— Document passage —
‘Welcome home’: Woman meets birth family for first time at Tunnel Hill reunion
TUNNEL HILL, Ga. — When Diane Warner stepped through the door Saturday at the home on Summer Road in Tunnel Hill, her brother Tommy Preavett hugged her tight.
“Welcome home,” he said, with tears in his eyes.
Though they had been communicating by email, text and phone for several months, it was the first time the two met in person.
“This is overwhelming,” Warner said. “I’ve been looking forward to this for so long.”
Her other brother, Robbie Sharpe, said the feeling was mutual.
“We’ve been talking about this and planning it for a long time,” he said.
Warner’s mother Barbara put her up for adoption more than 50 years ago in McCaysville, a small town in Fannin County.
She is one of about 200 people known as “Hicks Babies,” named for Dr. Thomas Jugarthy Hicks, a beloved, small-town physician who trafficked in black market babies from the mid-1950s to the mid-1960s until he was arrested for performing illegal abortions and lost his medical license.
Warner’s mother voluntarily put her up for adoption. But Hicks did not always get the mother’s permission before selling her child.
“There were times he would tell the mother ‘Your child was stillborn,” said Mike Maloy, executive producer of a TLC documentary series on the Hicks Babies.
Hicks would list the adoptive parents as the birth parents on the birth certificate so there was no record of the real birth mother.
“Diane grew up thinking that her adoptive parents were her birth parents, and that was common,” he said. “It was only during the late 1990s that Hicks’ adoptions came to light, and people with McCaysville birth certificates started looking for their birth parents, but there were no records for them to go on.”
Maloy is following Warner and five other Hicks Babies as they reunite with their birth families.

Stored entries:
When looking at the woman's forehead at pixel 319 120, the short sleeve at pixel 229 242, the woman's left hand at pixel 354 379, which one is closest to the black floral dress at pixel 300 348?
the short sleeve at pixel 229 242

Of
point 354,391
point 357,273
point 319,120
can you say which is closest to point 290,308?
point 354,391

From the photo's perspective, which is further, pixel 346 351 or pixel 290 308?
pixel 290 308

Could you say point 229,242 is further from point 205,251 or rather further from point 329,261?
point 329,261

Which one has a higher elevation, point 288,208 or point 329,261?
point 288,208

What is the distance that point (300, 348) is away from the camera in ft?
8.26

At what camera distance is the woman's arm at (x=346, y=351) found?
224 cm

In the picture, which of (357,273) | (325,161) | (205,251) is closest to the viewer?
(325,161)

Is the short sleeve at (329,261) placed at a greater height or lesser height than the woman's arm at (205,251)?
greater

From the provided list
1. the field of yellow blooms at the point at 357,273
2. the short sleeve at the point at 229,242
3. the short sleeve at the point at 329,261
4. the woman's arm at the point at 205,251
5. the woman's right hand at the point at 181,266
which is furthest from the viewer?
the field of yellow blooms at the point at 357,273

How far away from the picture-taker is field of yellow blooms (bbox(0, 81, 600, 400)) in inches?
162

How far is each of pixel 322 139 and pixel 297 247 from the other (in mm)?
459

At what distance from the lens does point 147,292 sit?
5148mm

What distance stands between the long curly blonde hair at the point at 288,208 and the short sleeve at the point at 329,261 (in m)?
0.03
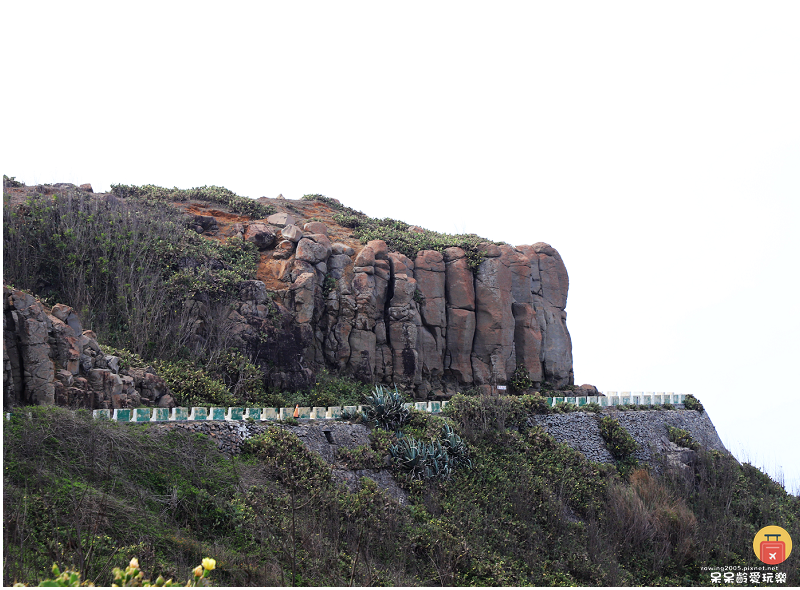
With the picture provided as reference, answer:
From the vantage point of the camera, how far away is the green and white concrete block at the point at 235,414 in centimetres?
1864

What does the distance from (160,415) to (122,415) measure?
40.8 inches

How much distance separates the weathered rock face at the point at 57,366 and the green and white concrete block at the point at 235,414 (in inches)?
108

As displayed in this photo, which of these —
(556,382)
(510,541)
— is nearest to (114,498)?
(510,541)

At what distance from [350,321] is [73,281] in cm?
1246

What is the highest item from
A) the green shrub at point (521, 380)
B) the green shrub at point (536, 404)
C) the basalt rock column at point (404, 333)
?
the basalt rock column at point (404, 333)

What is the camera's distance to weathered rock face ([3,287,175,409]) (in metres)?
16.5

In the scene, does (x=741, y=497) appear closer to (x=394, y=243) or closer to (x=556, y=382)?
(x=556, y=382)

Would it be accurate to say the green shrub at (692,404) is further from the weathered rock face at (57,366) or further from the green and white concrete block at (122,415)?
the green and white concrete block at (122,415)

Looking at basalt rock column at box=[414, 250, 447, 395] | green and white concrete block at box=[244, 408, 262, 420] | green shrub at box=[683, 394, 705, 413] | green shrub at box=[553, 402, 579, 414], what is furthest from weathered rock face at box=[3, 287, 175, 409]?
green shrub at box=[683, 394, 705, 413]

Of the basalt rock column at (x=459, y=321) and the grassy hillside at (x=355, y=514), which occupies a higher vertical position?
the basalt rock column at (x=459, y=321)

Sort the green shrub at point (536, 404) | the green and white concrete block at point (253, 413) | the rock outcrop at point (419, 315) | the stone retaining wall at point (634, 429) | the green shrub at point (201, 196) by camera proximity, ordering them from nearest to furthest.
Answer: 1. the green and white concrete block at point (253, 413)
2. the stone retaining wall at point (634, 429)
3. the green shrub at point (536, 404)
4. the rock outcrop at point (419, 315)
5. the green shrub at point (201, 196)

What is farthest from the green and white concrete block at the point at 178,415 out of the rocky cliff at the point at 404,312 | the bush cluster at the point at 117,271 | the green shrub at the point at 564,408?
the green shrub at the point at 564,408

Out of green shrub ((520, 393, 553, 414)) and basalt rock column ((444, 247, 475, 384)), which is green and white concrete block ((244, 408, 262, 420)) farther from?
basalt rock column ((444, 247, 475, 384))

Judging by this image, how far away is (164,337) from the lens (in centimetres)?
2525
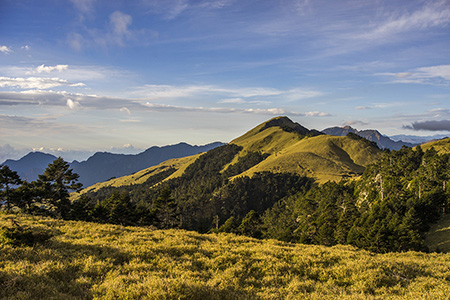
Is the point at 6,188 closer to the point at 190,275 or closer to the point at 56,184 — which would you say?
the point at 56,184

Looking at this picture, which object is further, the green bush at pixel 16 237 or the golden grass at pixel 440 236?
the golden grass at pixel 440 236

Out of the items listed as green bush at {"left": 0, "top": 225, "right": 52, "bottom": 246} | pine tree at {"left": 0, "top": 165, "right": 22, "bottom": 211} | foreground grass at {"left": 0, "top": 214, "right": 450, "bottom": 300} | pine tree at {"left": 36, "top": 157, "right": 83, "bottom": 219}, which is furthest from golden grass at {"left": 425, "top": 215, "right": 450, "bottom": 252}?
pine tree at {"left": 0, "top": 165, "right": 22, "bottom": 211}

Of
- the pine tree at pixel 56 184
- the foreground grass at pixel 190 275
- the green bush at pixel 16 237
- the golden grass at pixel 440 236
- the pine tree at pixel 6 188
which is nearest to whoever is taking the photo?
the foreground grass at pixel 190 275

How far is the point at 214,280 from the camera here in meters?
9.64

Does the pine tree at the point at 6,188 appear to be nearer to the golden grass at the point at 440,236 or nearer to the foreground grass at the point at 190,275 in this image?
the foreground grass at the point at 190,275

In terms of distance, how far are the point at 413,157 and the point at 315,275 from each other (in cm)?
12240

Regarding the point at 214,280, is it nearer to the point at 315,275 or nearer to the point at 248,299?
the point at 248,299

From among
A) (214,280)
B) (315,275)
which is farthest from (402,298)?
(214,280)

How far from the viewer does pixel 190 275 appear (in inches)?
404

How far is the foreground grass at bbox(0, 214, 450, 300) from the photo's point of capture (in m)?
8.19

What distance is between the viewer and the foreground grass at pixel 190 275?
322 inches

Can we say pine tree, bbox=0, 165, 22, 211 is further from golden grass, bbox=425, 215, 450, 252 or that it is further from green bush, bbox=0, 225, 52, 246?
golden grass, bbox=425, 215, 450, 252

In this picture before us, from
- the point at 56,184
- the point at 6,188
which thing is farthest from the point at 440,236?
the point at 6,188

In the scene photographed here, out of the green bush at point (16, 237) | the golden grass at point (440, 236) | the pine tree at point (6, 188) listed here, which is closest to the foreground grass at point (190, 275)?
the green bush at point (16, 237)
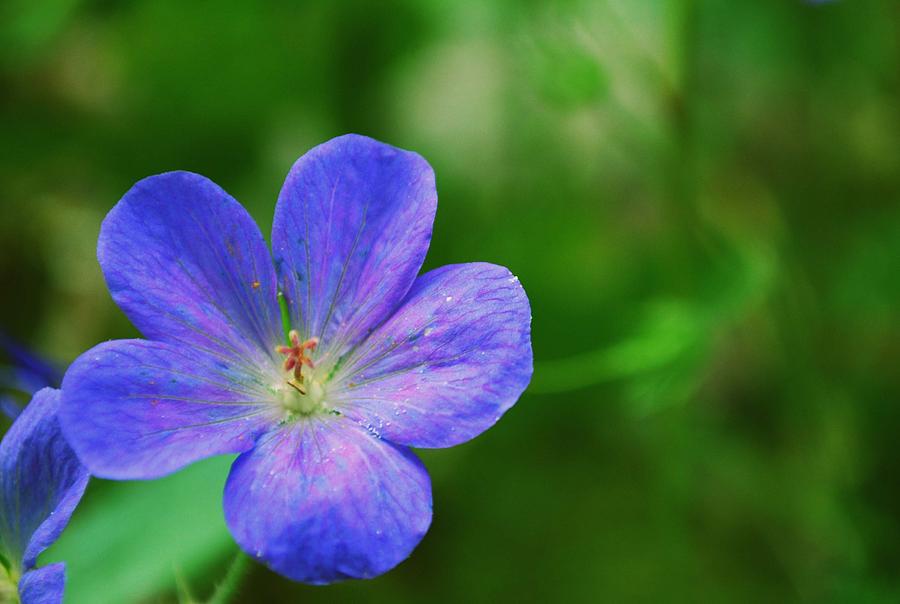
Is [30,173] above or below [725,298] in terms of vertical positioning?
above

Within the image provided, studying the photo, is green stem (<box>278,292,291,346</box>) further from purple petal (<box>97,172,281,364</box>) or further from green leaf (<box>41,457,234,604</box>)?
green leaf (<box>41,457,234,604</box>)

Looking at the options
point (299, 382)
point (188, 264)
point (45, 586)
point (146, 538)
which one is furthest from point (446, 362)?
point (146, 538)

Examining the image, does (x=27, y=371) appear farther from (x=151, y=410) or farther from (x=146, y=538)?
(x=151, y=410)

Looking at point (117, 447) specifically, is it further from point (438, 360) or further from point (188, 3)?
point (188, 3)

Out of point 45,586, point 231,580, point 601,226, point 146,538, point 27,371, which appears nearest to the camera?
point 45,586

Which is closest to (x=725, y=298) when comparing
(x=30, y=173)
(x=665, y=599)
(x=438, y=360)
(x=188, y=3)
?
(x=665, y=599)

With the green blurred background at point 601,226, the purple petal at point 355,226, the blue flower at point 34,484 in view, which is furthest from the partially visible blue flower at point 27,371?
the green blurred background at point 601,226
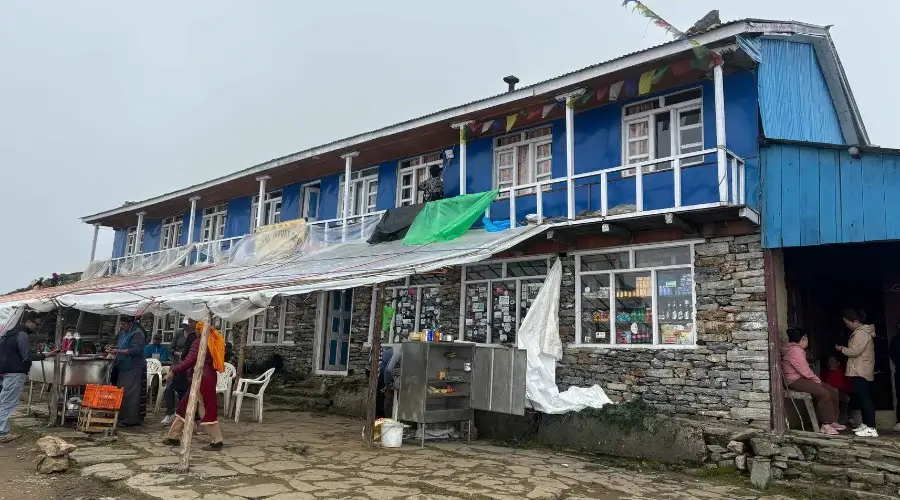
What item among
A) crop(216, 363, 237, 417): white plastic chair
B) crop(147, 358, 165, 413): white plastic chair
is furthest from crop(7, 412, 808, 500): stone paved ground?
crop(216, 363, 237, 417): white plastic chair

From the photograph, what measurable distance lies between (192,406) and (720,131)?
7.63m

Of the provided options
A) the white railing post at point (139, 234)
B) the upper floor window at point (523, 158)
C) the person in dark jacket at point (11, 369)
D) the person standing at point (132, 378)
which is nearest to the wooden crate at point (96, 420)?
the person standing at point (132, 378)

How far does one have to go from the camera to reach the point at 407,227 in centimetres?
1206

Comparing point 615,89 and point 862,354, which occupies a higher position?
point 615,89

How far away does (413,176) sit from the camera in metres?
14.0

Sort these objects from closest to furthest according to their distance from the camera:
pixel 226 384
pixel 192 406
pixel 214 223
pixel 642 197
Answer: pixel 192 406 < pixel 642 197 < pixel 226 384 < pixel 214 223

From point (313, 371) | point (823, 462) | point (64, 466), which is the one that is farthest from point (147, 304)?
point (823, 462)

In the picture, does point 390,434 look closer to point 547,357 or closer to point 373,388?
point 373,388

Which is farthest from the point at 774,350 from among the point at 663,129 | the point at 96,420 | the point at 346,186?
the point at 96,420

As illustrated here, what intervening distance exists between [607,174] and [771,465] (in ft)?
16.1

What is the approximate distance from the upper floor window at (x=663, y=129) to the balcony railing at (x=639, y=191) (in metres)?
0.20

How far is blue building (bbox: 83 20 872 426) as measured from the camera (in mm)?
8859

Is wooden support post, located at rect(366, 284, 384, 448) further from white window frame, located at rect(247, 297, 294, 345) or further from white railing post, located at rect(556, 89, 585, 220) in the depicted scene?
white window frame, located at rect(247, 297, 294, 345)

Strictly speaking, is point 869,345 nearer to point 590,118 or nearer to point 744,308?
point 744,308
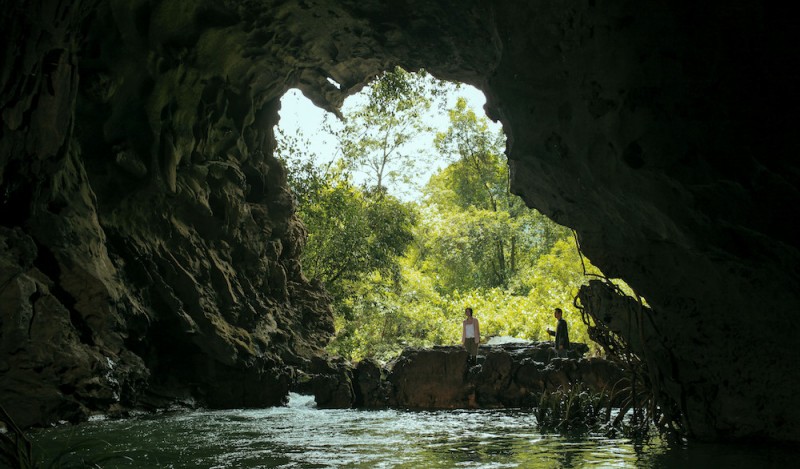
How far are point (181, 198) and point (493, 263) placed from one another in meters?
23.4

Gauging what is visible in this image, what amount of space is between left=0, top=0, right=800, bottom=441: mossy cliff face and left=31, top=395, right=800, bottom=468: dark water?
923mm

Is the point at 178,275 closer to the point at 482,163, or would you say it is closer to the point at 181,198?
the point at 181,198

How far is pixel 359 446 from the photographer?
23.8 feet

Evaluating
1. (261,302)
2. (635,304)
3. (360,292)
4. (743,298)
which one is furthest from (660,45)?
(360,292)

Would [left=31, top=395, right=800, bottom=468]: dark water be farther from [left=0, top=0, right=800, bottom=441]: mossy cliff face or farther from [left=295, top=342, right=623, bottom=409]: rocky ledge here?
[left=295, top=342, right=623, bottom=409]: rocky ledge

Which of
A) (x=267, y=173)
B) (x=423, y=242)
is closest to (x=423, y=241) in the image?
(x=423, y=242)

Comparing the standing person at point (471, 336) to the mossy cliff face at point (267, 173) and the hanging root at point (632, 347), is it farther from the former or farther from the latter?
the hanging root at point (632, 347)

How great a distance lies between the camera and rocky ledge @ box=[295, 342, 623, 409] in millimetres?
14586

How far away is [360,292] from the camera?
23.5 metres

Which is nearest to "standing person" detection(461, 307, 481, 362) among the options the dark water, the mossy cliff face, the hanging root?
the mossy cliff face

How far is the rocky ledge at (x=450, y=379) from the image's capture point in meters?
14.6

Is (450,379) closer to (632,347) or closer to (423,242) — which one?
(632,347)

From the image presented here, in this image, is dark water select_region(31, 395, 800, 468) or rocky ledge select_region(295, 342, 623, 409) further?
rocky ledge select_region(295, 342, 623, 409)

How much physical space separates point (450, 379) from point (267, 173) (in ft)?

— Task requirements —
A. Rewrite the reunion article from "Warner’s mother Barbara" up to and including "the Hicks Babies.", with "beloved" changed to "well-liked".
B. Extend the article about the Tunnel Hill reunion, starting after its final sentence.

— Answers for each item —
A.
Warner’s mother Barbara put her up for adoption more than 50 years ago in McCaysville, a small town in Fannin County.
She is one of about 200 people known as “Hicks Babies,” named for Dr. Thomas Jugarthy Hicks, a well-liked, small-town physician who trafficked in black market babies from the mid-1950s to the mid-1960s until he was arrested for performing illegal abortions and lost his medical license.
Warner’s mother voluntarily put her up for adoption. But Hicks did not always get the mother’s permission before selling her child.
“There were times he would tell the mother ‘Your child was stillborn,” said Mike Maloy, executive producer of a TLC documentary series on the Hicks Babies.

B.
“This is actually our first weekend shooting,” he said. “And it was so exciting to see all of these people gathered here. She hasn’t met most of these people before, but they just opened their arms and welcomed her to the family.”
The documentary will premiere on TV network TLC in 2019.
So how did Warner get from her home in Michigan to a family reunion in Tunnel Hill?
“It started with Ancestry.com,” she said. “They offered free DNA testing for the Hicks Babies. There was someone in their database that I was matched to. Because of that I was matched to my birth father’s family first. I met them a couple of years ago. Then I hired a genealogist to help find my birth mother.”
Her mother died in 2004, but with the help of a genealogist she found her brother, Tommy. He underwent a DNA test just to confirm their relationship.
“But the first time I saw her photo, I knew she was my sister,” he said. “The resemblance to my mother was there.”
His aunt, Edith Hamrick, says the reunion with her niece was something she long wondered might happen.
“We knew about her. But we didn’t know where she was or what had happened to her,” she said. “I’m so grateful this could happen. It’s just too bad that (Barbara) couldn’t be here.”